AVAILABLE RECORDS:

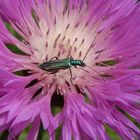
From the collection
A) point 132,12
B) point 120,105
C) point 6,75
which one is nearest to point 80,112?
point 120,105

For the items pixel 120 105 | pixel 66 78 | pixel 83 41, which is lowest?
pixel 120 105

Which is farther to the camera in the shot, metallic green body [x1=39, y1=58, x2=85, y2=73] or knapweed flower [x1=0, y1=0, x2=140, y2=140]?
metallic green body [x1=39, y1=58, x2=85, y2=73]

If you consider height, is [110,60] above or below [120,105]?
above

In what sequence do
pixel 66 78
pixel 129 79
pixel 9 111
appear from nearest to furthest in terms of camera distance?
pixel 9 111
pixel 129 79
pixel 66 78

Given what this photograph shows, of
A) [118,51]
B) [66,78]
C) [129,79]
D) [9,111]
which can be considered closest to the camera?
[9,111]

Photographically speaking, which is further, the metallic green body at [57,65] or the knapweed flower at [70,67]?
the metallic green body at [57,65]

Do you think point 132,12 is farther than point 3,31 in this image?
Yes

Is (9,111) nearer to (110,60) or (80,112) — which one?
(80,112)
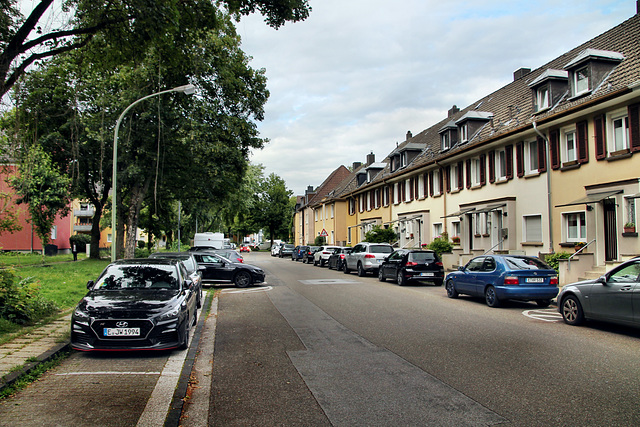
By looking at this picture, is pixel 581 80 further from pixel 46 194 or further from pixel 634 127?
pixel 46 194

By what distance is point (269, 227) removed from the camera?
8819cm

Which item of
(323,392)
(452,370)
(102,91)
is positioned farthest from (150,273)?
(102,91)

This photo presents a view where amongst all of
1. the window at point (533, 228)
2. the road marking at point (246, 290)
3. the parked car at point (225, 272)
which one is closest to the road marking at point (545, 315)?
the window at point (533, 228)

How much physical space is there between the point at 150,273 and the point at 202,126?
15472 mm

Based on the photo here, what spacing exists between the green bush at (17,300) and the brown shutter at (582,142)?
56.4ft

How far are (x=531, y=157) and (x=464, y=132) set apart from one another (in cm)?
653

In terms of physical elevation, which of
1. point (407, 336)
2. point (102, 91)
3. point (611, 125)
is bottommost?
point (407, 336)

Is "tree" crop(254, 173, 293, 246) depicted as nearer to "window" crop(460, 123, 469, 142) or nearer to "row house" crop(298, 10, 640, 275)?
"row house" crop(298, 10, 640, 275)

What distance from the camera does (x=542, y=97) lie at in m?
21.1

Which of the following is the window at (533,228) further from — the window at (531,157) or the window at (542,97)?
the window at (542,97)

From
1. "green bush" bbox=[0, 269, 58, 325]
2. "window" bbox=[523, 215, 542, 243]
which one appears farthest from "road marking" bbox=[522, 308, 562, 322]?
"green bush" bbox=[0, 269, 58, 325]

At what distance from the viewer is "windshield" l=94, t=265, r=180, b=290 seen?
27.0ft

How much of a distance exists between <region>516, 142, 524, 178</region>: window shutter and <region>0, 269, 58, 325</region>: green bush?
18463 mm

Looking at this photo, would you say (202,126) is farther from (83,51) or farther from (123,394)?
(123,394)
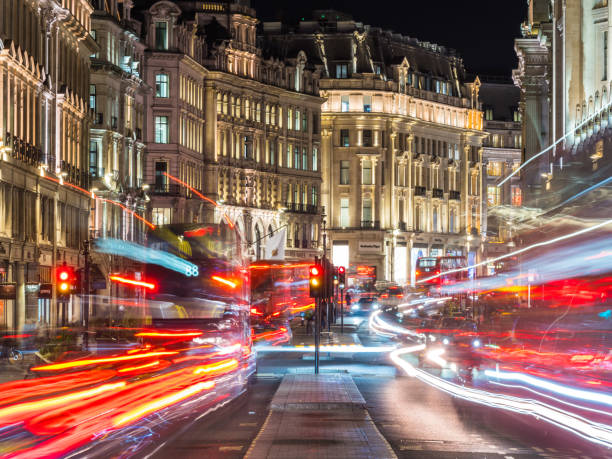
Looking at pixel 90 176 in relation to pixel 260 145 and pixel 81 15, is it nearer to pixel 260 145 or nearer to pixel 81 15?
pixel 81 15

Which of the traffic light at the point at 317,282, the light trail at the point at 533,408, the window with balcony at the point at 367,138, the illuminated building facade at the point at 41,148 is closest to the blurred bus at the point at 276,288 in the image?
the illuminated building facade at the point at 41,148

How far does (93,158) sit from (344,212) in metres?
62.4

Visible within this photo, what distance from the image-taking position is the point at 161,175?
299 feet

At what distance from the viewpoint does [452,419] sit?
22516 millimetres

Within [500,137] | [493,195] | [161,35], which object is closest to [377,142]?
[500,137]

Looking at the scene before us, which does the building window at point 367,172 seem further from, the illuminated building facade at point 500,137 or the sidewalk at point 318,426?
the sidewalk at point 318,426

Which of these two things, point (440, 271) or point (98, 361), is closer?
point (98, 361)

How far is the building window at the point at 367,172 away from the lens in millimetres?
133875

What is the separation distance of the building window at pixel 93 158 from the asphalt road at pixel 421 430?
1680 inches

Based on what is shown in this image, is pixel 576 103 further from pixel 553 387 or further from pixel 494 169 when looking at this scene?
pixel 494 169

WHAT THE TASK REQUIRES:
Please copy every item above word for word, leaving out the pictures.

RESULT OF THIS TASK:
From the collection
A) point 132,12
B) point 120,105
C) point 6,75
which one is nearest to point 80,112?
point 120,105

For the items pixel 120 105 | pixel 66 78 | pixel 83 41, which is lowest?
pixel 120 105

Which is farther to the camera in the shot, metallic green body [x1=39, y1=58, x2=85, y2=73] or knapweed flower [x1=0, y1=0, x2=140, y2=140]?
metallic green body [x1=39, y1=58, x2=85, y2=73]

If you consider height, is [110,60] above or below [120,105]?
above

In what sequence do
pixel 66 78
pixel 129 79
pixel 9 111
appear from nearest to furthest in terms of camera distance?
pixel 9 111
pixel 129 79
pixel 66 78

Given what this photograph shows, of
A) [118,51]
B) [66,78]
C) [129,79]
D) [9,111]
which can be considered closest to the camera?
[9,111]

Photographically speaking, which is further, the metallic green body at [57,65] or the knapweed flower at [70,67]?
the metallic green body at [57,65]

Do you think point 132,12 is farther than point 3,31 in this image?
Yes

Is (9,111) nearer to (110,60) or (80,112) — which one?
(80,112)
By looking at this picture, is pixel 581 80 further from pixel 46 194 or further from pixel 634 127?
pixel 46 194

By what distance is point (269, 227) removed from the camera?
8819cm

Which item of
(323,392)
(452,370)
(102,91)
is positioned farthest from (150,273)?
(102,91)

This photo presents a view where amongst all of
1. the window at point (533, 228)
2. the road marking at point (246, 290)
3. the parked car at point (225, 272)
which one is closest to the road marking at point (545, 315)?
the window at point (533, 228)

How much physical space is there between the point at 150,273 and the point at 202,126?
15472 mm

Based on the photo here, what spacing exists between the green bush at (17,300) and the brown shutter at (582,142)?
56.4ft

How far are (x=531, y=157) and (x=464, y=132) set apart from one another (in cm)?
653

In terms of physical elevation, which of
1. point (407, 336)
2. point (102, 91)
3. point (611, 125)
is bottommost?
point (407, 336)

Is "tree" crop(254, 173, 293, 246) depicted as nearer to "window" crop(460, 123, 469, 142) or nearer to "row house" crop(298, 10, 640, 275)?
"row house" crop(298, 10, 640, 275)

What distance from the camera does (x=542, y=97) lie at in m?
21.1

Which of the following is the window at (533,228) further from — the window at (531,157) or the window at (542,97)?
the window at (542,97)

From
1. "green bush" bbox=[0, 269, 58, 325]
2. "window" bbox=[523, 215, 542, 243]
which one appears farthest from "road marking" bbox=[522, 308, 562, 322]?
"green bush" bbox=[0, 269, 58, 325]

At what distance from the viewer is "windshield" l=94, t=265, r=180, b=290 seen?
27.0ft

How much of a distance exists between <region>516, 142, 524, 178</region>: window shutter and <region>0, 269, 58, 325</region>: green bush?
18463 mm

Looking at this photo, would you say (202,126) is farther from (83,51) or farther from (123,394)?
(123,394)
Looking at pixel 90 176 in relation to pixel 260 145 and pixel 81 15, is it nearer to pixel 260 145 or nearer to pixel 81 15?
pixel 81 15

Which of the traffic light at the point at 317,282, the light trail at the point at 533,408, the window with balcony at the point at 367,138, the illuminated building facade at the point at 41,148 is closest to the blurred bus at the point at 276,288 in the image?
the illuminated building facade at the point at 41,148

How far does (93,158) sit from (344,212) in metres?
62.4

Visible within this photo, what distance from the image-taking position is the point at 161,175?
299 feet

At what distance from the viewpoint does [452,419] sit?
22516 millimetres

Within [500,137] | [493,195] | [161,35], which object is closest to [377,142]?
[500,137]

Looking at the scene before us, which does the building window at point 367,172 seem further from, the illuminated building facade at point 500,137 or the sidewalk at point 318,426?
the sidewalk at point 318,426

Which of these two things, point (440, 271) or point (98, 361), is closer?
point (98, 361)

How far is the building window at the point at 367,172 away from the lens in millimetres?
133875

What is the separation distance of the building window at pixel 93 158 from the asphalt road at pixel 421 430?
1680 inches

Based on what is shown in this image, is pixel 576 103 further from pixel 553 387 or further from pixel 494 169 when looking at this scene?
pixel 494 169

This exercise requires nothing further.